Ditambah lagi, sebagian besar konten memiliki narasi yang lebih cocok untuk orang dewasa, seperti perselingkuhan, pembunuhan, hal-hal berbau seksual, bahkan penistaan agama.
Lantas, bagaimana jika anak sudah terlanjur kecanduan konten meme anomali?
Cara mengatasi anak kecanduan konten meme anomali
Psikolog klinis anak dan remaja Alida Shally Maulinda, M.Psi. mengatakan, cara mengatasi anak yang terlanjur menonton konten meme anomali dibedakan dari segi frekuensi dan durasi.

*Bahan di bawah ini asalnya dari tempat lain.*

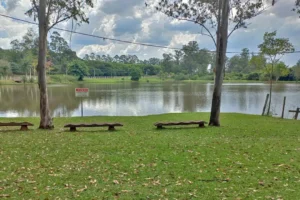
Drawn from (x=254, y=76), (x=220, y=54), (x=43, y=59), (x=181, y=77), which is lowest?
(x=43, y=59)

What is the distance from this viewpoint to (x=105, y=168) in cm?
537

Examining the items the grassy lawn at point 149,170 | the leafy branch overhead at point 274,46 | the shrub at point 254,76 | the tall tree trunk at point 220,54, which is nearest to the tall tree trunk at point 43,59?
the grassy lawn at point 149,170

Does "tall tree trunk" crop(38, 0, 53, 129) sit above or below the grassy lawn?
above

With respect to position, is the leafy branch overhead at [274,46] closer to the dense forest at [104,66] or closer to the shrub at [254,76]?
the dense forest at [104,66]

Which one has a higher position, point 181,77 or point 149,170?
point 181,77

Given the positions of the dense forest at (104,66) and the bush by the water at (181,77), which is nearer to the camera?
the dense forest at (104,66)

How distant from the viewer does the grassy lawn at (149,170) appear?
4168 mm

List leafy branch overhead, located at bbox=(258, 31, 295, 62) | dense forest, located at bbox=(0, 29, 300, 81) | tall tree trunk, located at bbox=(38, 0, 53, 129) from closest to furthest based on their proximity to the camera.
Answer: tall tree trunk, located at bbox=(38, 0, 53, 129) → leafy branch overhead, located at bbox=(258, 31, 295, 62) → dense forest, located at bbox=(0, 29, 300, 81)

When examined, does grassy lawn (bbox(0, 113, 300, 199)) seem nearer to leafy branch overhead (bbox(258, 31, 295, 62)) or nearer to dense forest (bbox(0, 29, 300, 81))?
leafy branch overhead (bbox(258, 31, 295, 62))

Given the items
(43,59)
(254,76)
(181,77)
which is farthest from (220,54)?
(181,77)

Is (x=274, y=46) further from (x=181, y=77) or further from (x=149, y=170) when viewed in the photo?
(x=181, y=77)

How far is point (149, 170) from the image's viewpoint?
5223 mm

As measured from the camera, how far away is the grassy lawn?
4168mm

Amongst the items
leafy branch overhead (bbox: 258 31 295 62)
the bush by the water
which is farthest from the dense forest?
leafy branch overhead (bbox: 258 31 295 62)
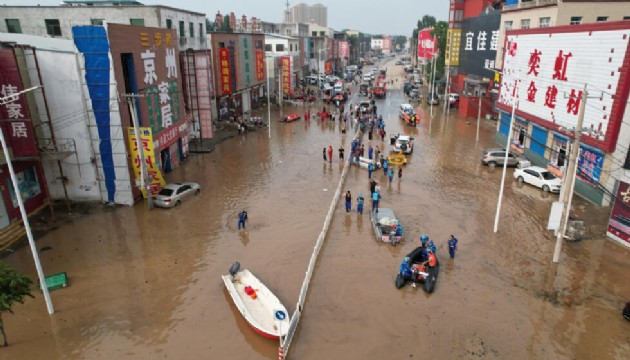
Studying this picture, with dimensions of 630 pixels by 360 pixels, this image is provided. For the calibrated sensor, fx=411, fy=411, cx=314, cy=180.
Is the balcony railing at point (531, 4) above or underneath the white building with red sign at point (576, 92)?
above

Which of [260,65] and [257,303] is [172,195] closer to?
[257,303]

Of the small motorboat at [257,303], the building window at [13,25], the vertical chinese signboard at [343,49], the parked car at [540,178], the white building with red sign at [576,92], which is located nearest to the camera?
the small motorboat at [257,303]

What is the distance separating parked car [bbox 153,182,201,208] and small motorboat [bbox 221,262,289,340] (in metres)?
8.69

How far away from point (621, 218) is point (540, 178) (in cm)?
732

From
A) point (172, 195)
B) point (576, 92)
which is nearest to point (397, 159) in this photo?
point (576, 92)

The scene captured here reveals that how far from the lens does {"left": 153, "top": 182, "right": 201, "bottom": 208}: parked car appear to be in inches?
909

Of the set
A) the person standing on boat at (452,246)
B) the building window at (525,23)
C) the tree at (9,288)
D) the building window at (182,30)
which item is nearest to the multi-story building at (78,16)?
the building window at (182,30)

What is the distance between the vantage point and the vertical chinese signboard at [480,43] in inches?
1935

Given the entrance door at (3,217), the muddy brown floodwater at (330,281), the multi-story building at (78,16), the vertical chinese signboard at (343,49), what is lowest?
the muddy brown floodwater at (330,281)

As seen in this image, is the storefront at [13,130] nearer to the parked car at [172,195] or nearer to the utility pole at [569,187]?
the parked car at [172,195]

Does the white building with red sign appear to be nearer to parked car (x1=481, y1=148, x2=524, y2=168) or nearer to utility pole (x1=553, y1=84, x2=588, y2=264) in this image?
utility pole (x1=553, y1=84, x2=588, y2=264)

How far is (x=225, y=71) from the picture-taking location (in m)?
44.4

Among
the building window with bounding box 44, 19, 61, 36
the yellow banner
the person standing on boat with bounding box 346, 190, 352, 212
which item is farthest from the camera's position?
the building window with bounding box 44, 19, 61, 36

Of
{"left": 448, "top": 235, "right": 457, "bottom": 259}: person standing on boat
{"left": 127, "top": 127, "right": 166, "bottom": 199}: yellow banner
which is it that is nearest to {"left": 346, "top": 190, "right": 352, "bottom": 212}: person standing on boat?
{"left": 448, "top": 235, "right": 457, "bottom": 259}: person standing on boat
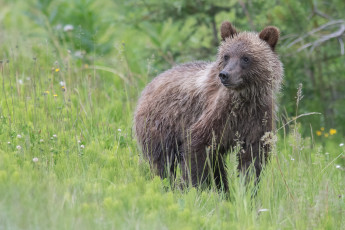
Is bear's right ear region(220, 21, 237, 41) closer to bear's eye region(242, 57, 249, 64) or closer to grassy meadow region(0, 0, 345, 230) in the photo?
bear's eye region(242, 57, 249, 64)

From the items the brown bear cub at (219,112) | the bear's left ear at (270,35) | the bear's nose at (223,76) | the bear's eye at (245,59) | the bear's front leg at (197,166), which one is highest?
the bear's left ear at (270,35)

“Artinya, seberapa banyak anak menonton ini, dan dari durasi atau seberapa lama dia menonton ini. Kalau frekuensi, apakah sering? Sehari bisa beberapa kali? Kalau durasi, sekali menonton bisa lama sekali,” ujar dia saat dihubungi Kompas.com, Jumat (11/7/2025).
Terlepas dari kategori anak kecanduan konten meme anomali, orangtua harus memerhatikan aturan dan batasan dalam menangani mereka.
Dalam menerapkan aturan dan batasan, ayah dan ibu harus konsisten agar anak bisa mengurangi frekuensi atau durasinya menonton konten meme anomali.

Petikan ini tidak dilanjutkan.